Tasting Tours

ADELAIDE, AUSTRALIA

Tour 1

A Taste Of South Australia Wine Tours

www.tastesa.com.au/index.htm

Email: info@tastesa.com.au 

An hour’s drive from Adelaide brings you to the Barossa Valley, South Australia’s best known wine region. Home to the largest wine companies in Australia, the landscape is still interwoven with the unmistakable presence of rich Germanic/Silesian culture and heritage.

Why is it special?

South Australia is known as the “Festival State” and festivals staged in the state’s wine regions are plentiful. For event organisers a series of educational wine tour options is available during Vintage (from late February to late April) to get a “hands-on“ wine experience. The tour includes wine-making theory and tasting, grape picking and crushing, pressing, racking and inoculating with yeast. 

Each participant receives one dozen bottles of wine from the grapes they picked after four to 12 months, depending on the wine style chosen. The wine can be sent directly to participants’ homes. 

What can you do there?

A typical full-day programme starts with an orientation tour of Adelaide. The group then travels through the scenic Torrens Gorge, a natural chasm carved out of the Adelaide Hills by the River Torrens, to the Barossa Valley. The first wine tasting is at the Peter Lehmann Winery followed by a visit to Torbreck, a small winery that makes wines using traditional Barossa methods. Visits to other small wineries and meetings with well-known wine experts are also included. Stop for a stroll in the Germanic town of Tanunda with time to discover the small shops. Lunch will be alfresco under the vines or at Vintners Restaurant just out of Angaston. After lunch, the group is driven up to Menglers Hill for an unsurpassed view over the entire valley. It continues into historic Angaston, the more English of the villages in the Barossa, to visit the South Australian Company Store.

The next stop is Henschkes Winery in Keyneton. This fifth-generation German winery incorporates the best of old-world and state-of-the-art winemaking.

 

Tour 2

Barossa Daimler Tours

www.barossadaimlertours.com.au

Email: baldwin@barossadaimlertours.com.au

Add a touch of class to the experience of touring the Barossa Valley. Barossa Daimler Tours organises exclusive tours in a rare, fully air-conditioned, classic 1962 Daimler Majestic Major limousine. There are only six such vehicles in Australia which were each brought to the country in the 1960s for tours by the British royal family.

WHAT THIS EXERCISE ASKS:
• A. Summarize the tasting tours text in two sentences.
• B. Write the next part of the tasting tours text, picking up after its final sentence.
The entries after the tasting tours text aren't needed for any of this work.

(Stored dataset entries)
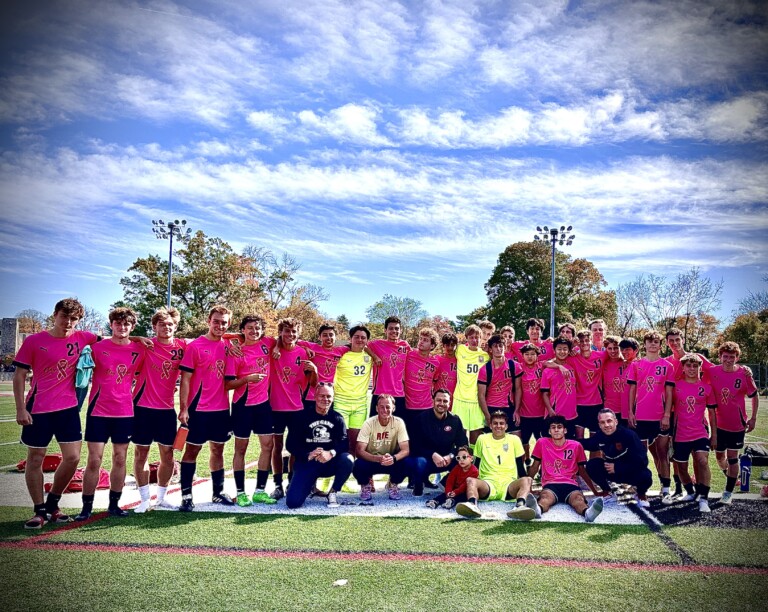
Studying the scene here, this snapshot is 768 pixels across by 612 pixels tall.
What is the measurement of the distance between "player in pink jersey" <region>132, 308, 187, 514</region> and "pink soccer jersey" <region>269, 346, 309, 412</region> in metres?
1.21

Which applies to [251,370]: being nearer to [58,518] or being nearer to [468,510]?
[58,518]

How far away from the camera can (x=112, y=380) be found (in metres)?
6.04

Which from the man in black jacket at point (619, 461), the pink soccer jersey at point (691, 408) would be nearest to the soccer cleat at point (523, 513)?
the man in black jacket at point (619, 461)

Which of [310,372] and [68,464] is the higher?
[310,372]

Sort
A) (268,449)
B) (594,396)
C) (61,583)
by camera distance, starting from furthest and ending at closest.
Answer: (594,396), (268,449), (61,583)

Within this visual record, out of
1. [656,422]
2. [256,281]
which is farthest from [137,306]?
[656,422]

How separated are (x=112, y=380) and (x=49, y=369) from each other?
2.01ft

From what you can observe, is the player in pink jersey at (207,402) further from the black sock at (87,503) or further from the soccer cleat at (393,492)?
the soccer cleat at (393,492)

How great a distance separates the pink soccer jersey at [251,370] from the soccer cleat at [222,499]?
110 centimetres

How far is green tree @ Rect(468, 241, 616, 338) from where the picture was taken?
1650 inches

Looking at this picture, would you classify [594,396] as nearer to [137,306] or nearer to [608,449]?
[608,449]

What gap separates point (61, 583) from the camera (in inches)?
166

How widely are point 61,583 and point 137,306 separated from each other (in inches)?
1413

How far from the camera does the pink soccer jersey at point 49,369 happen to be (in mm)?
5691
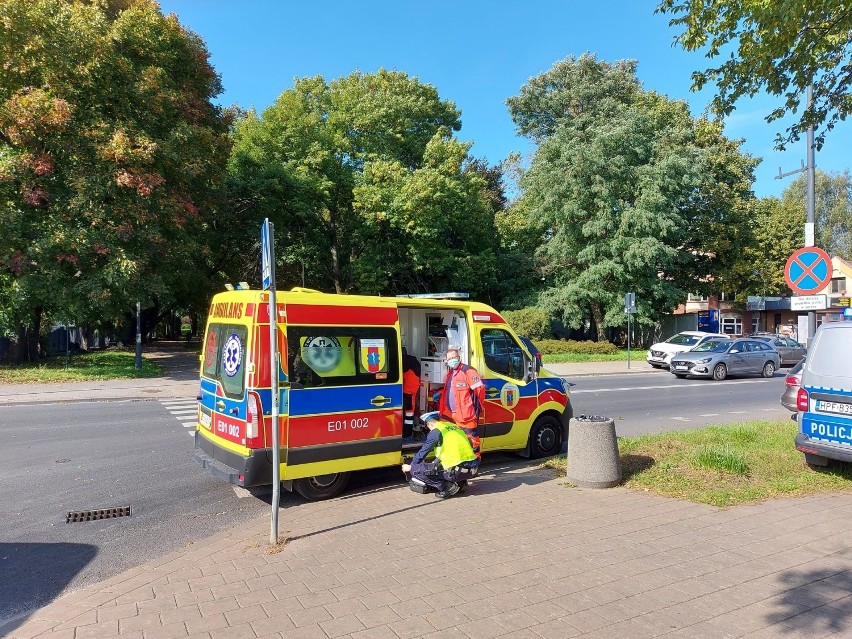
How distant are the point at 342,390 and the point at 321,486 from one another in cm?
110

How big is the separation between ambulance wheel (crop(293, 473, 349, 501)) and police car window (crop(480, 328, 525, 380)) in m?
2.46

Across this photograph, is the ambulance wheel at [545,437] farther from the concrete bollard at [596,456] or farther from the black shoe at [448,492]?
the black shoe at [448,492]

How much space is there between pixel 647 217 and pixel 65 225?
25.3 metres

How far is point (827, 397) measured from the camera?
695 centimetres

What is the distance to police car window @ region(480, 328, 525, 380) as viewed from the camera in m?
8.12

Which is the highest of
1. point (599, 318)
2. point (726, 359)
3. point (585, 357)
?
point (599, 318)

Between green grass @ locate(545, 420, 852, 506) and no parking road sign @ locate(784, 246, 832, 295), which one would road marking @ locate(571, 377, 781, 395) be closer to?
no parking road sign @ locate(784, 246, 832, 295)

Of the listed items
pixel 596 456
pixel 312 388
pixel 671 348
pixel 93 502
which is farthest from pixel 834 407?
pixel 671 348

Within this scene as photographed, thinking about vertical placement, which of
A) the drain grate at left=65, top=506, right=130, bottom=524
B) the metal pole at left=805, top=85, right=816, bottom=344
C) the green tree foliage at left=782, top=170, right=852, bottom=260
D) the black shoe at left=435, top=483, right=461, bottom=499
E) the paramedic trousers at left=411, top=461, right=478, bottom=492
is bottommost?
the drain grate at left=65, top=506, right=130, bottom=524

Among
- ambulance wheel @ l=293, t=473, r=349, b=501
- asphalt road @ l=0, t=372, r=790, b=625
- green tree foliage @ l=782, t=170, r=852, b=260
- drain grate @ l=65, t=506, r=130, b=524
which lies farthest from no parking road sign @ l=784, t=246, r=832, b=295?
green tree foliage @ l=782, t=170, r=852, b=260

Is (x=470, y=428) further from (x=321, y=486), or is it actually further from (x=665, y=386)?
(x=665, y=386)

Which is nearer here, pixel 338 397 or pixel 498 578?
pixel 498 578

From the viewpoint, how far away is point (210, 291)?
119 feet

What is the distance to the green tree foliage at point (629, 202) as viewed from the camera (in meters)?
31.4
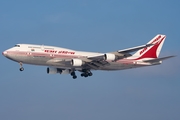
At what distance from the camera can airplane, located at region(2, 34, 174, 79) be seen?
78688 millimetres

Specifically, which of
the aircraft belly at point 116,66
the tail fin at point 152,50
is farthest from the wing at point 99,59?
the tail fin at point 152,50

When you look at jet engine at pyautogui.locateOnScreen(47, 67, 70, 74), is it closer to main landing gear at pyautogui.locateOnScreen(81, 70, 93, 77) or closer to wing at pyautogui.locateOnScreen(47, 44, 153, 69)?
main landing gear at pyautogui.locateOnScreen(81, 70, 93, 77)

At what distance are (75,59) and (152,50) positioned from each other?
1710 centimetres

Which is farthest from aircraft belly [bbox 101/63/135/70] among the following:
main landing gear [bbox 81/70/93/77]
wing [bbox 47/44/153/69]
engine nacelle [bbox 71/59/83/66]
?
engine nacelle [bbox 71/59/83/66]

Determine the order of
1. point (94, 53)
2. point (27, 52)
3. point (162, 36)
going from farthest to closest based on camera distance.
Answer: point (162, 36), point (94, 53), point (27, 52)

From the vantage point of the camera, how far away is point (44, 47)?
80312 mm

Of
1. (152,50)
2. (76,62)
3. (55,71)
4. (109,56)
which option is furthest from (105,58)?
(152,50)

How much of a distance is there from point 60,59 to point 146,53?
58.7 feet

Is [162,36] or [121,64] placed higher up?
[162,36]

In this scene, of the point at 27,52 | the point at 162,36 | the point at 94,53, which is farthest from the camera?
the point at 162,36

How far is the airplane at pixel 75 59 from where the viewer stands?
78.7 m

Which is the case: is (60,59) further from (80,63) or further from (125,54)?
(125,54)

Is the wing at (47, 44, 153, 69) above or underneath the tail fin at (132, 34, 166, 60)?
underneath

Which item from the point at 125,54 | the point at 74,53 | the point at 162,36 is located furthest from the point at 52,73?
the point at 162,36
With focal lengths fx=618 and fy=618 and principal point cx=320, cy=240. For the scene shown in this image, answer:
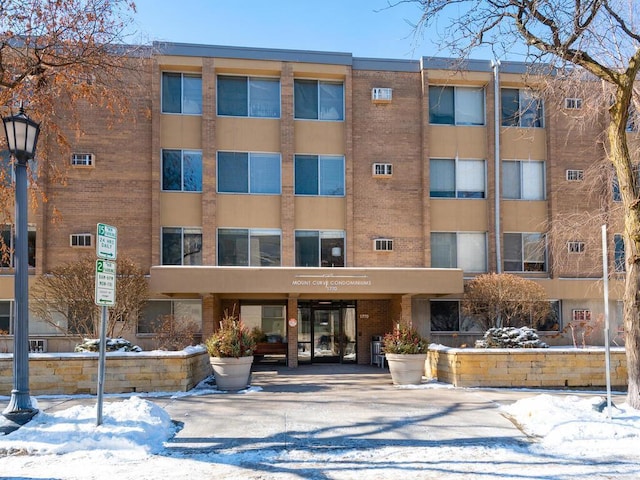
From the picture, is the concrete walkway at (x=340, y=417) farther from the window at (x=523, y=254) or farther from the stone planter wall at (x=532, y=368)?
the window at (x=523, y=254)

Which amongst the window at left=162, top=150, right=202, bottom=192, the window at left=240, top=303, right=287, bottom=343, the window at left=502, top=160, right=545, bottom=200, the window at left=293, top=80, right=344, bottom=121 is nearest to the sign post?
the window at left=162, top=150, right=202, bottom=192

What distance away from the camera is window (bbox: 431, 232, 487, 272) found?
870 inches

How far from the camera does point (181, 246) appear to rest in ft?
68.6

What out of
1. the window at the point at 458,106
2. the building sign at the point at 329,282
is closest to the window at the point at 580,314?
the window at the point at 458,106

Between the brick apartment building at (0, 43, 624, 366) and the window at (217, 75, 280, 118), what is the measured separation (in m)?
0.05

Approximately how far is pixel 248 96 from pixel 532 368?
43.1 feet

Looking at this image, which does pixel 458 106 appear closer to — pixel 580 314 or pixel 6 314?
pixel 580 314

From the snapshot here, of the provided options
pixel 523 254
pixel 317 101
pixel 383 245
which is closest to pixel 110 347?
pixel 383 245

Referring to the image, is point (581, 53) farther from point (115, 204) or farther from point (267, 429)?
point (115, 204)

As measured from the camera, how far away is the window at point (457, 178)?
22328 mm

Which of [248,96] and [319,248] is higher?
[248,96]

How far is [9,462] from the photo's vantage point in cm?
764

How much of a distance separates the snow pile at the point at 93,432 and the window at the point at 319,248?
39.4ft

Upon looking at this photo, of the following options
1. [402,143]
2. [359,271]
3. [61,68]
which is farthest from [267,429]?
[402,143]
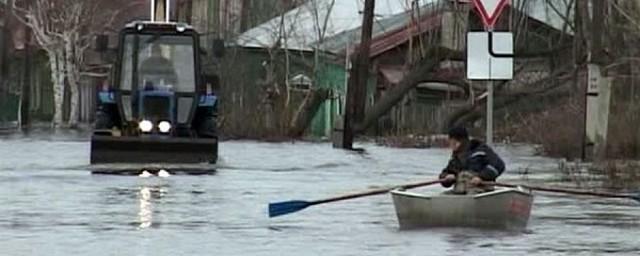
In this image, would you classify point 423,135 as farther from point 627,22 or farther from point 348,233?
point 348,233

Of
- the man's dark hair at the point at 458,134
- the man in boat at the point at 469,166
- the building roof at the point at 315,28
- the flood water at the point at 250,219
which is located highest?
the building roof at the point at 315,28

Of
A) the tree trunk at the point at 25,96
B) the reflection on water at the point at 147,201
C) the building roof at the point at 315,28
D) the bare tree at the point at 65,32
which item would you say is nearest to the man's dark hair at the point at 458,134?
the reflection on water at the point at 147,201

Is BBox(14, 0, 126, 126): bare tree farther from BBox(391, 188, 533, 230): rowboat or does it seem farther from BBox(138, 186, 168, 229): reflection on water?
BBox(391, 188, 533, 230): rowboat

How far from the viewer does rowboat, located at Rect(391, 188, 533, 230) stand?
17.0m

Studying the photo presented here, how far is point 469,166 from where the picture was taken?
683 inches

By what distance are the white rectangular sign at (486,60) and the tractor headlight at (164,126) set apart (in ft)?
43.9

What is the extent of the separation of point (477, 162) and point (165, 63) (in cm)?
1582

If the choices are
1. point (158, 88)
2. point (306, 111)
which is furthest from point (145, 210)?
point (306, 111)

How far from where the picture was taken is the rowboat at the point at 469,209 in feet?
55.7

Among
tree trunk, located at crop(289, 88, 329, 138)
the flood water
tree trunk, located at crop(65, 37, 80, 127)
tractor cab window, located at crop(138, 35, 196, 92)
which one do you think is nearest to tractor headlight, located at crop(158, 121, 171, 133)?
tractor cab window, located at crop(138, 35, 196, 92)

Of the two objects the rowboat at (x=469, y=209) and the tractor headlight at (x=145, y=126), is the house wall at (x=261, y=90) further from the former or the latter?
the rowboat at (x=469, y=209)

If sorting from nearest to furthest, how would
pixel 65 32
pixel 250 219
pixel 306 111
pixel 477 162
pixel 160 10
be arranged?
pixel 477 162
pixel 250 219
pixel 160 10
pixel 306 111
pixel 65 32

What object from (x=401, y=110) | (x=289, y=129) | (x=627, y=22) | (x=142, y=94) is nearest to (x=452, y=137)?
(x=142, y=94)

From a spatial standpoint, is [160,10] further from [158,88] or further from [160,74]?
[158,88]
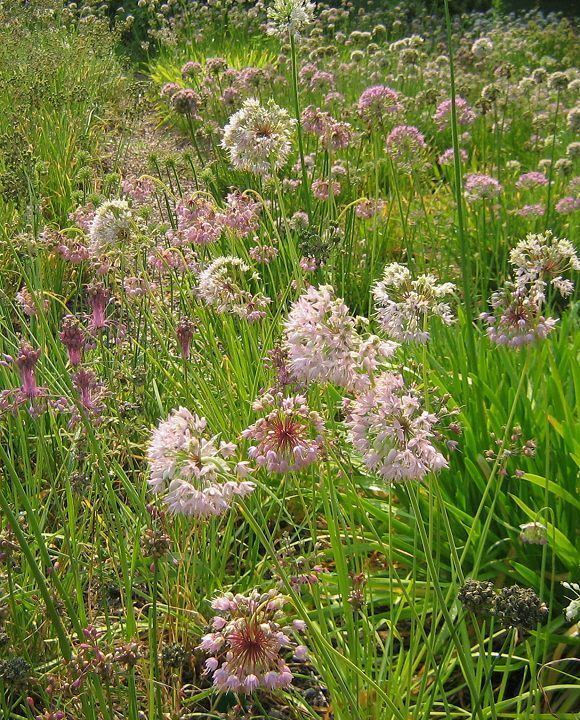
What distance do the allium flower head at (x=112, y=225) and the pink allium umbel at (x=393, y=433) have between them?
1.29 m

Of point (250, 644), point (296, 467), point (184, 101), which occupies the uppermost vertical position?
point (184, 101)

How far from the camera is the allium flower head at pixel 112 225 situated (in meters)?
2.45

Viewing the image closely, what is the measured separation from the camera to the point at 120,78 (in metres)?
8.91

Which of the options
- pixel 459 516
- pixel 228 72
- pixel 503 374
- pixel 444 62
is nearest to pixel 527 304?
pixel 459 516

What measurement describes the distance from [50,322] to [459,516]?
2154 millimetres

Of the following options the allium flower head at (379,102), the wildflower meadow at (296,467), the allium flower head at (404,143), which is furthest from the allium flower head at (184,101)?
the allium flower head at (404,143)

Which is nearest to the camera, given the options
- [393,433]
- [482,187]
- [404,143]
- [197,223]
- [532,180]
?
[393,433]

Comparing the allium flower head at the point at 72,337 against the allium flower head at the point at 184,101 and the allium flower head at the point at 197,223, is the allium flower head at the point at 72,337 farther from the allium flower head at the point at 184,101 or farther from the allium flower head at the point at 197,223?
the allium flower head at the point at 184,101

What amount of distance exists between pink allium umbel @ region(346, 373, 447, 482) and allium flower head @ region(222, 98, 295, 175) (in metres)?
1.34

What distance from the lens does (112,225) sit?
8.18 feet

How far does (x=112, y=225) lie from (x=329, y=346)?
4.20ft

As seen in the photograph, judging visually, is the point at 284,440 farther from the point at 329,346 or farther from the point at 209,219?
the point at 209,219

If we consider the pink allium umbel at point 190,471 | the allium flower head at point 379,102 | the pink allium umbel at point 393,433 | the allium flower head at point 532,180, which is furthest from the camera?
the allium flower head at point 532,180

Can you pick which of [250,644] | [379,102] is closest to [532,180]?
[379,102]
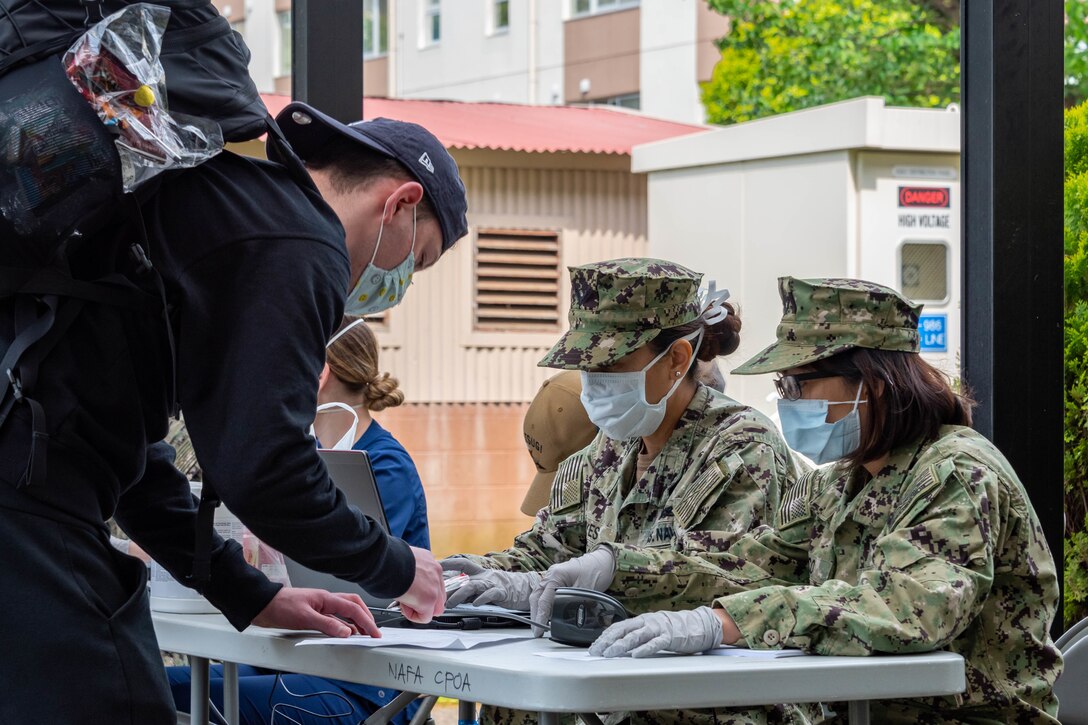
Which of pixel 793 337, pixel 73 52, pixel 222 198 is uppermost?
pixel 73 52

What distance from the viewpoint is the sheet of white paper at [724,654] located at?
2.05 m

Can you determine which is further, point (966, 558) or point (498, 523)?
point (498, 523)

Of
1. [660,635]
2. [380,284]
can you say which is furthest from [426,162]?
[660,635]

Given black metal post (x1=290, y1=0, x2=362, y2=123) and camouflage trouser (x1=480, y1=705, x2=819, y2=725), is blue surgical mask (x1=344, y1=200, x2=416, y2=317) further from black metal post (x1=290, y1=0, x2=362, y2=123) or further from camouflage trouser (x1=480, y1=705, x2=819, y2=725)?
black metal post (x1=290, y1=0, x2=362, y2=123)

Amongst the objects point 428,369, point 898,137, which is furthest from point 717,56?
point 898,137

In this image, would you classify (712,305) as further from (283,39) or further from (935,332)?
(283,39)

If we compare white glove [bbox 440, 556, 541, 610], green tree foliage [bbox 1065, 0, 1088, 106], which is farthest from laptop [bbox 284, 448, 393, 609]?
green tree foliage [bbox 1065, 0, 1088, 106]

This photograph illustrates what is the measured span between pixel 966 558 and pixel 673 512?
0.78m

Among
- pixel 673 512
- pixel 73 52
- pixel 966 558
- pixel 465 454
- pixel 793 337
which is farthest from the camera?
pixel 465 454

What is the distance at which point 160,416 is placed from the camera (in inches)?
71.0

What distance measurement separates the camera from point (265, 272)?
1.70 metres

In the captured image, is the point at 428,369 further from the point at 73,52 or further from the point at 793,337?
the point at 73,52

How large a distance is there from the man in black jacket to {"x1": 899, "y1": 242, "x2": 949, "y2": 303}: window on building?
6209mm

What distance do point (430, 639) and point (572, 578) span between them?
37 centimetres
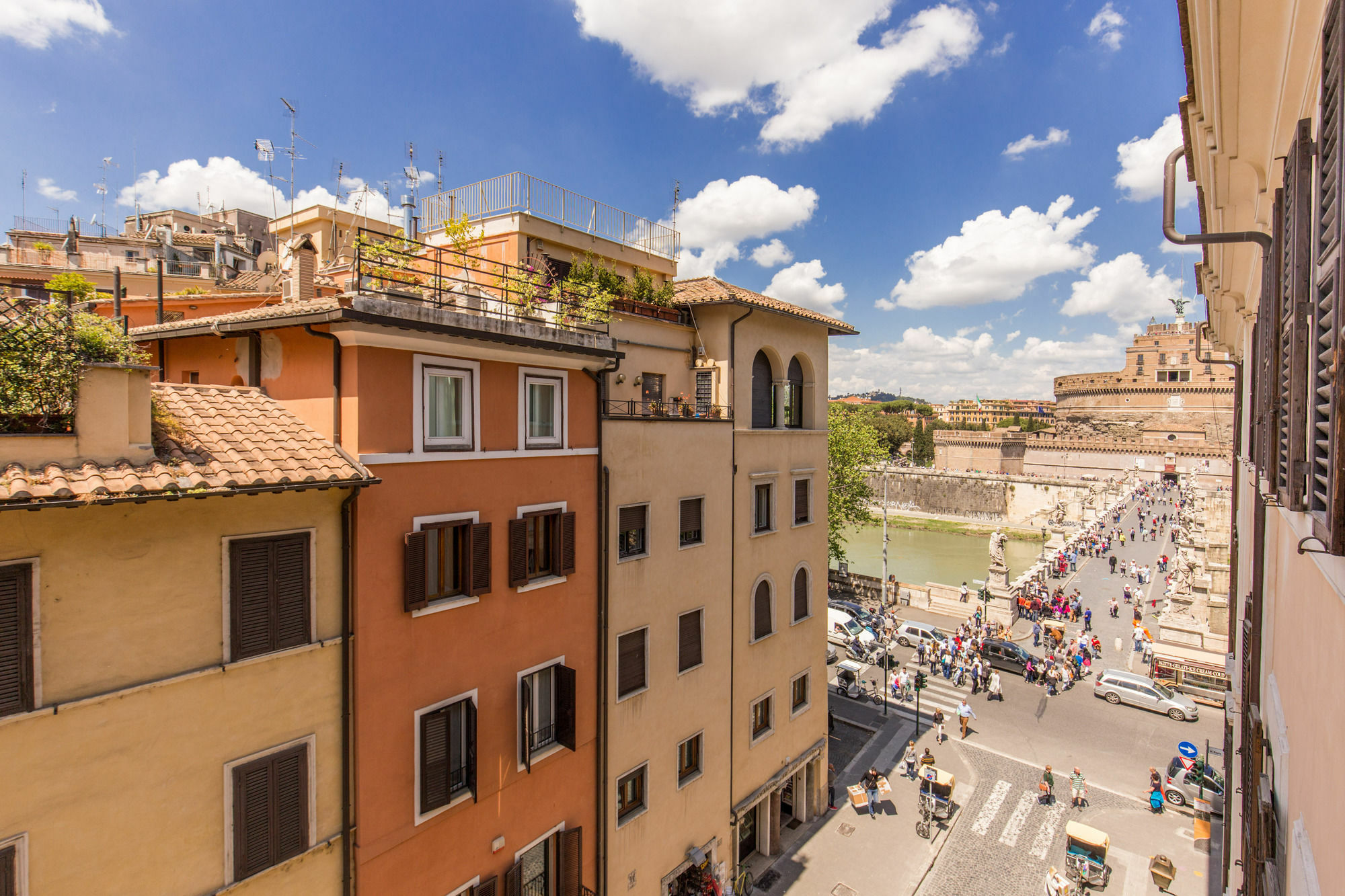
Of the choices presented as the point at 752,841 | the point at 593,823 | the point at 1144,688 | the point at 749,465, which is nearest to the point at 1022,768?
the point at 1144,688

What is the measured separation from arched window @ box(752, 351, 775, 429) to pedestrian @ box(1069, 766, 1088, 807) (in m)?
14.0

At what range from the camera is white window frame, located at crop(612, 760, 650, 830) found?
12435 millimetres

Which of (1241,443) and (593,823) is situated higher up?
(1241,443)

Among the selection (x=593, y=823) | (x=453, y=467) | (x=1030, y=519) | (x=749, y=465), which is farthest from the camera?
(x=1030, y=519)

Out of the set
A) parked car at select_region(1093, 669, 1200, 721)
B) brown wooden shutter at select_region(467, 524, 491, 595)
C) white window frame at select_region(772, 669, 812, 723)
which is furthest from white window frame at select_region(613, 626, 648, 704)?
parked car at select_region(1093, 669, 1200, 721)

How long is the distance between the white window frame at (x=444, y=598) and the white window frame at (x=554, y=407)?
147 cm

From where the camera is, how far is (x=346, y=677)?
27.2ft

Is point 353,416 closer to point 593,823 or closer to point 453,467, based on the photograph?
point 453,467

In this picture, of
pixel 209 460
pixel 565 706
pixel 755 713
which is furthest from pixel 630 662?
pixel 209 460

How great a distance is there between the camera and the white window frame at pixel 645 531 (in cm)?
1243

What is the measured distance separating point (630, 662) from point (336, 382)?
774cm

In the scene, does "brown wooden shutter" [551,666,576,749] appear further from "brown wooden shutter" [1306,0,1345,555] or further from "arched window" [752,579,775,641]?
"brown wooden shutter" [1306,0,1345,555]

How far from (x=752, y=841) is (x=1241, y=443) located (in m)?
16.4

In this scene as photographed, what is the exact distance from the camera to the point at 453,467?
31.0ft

FINAL ANSWERS:
• A. A Taste Of South Australia Wine Tours offers hands-on educational tours in the Barossa Valley during Vintage, covering grape picking, crushing, pressing and tasting, and each participant later receives a dozen bottles of wine made from the grapes they picked. Barossa Daimler Tours runs exclusive tours of the valley in a rare, air-conditioned 1962 Daimler Majestic Major limousine, one of six brought to Australia in the 1960s for British royal tours.

• B.
Conducted by John Baldwin, a specialist wine tour guide who has extensive local knowledge and a great ability to recognise an individual’s tastes, the day’s touring can be designed around a particular wine of interest to the party. Besides the wine itself, history, culture and beauty unfold as you meet winemakers and local characters for a memorable insight into the Barossa Valley and its world-famous wines. Tours are exclusive to one party (minimum of two people) and therefore flexibility is guaranteed.

 

KOBE, JAPAN

Hakutsuru Sake Brewery

www.hakutsuru-sake.com

Email: nobuo-mori@hakutsuru.co.jp

An hour west from Kansai International Airport, Osaka or 40 minutes from the domestic Itami Airport, Osaka, Kobe is known as a city with a unique style showing the exotic atmosphere of Japan. It has been influenced by foreign cultures and has flourished as an international port for centuries.

Why is it special?

The brewery was established in 1743 and this wooden structure has been restored as a museum. The Hakutsuru Sake Brewery museum is one of the most interesting of the many sake attractions in Kobe’s compact brewery district. It has been put together inside an old sake kura, so unlike a modern museum it really smells like old wood and straw. There are life-size mannequins throughout the big two-storey structure, caught in the act of inspecting the mash, stirring the yeast or performing any of the other many sake-making steps, which are explained in great detail.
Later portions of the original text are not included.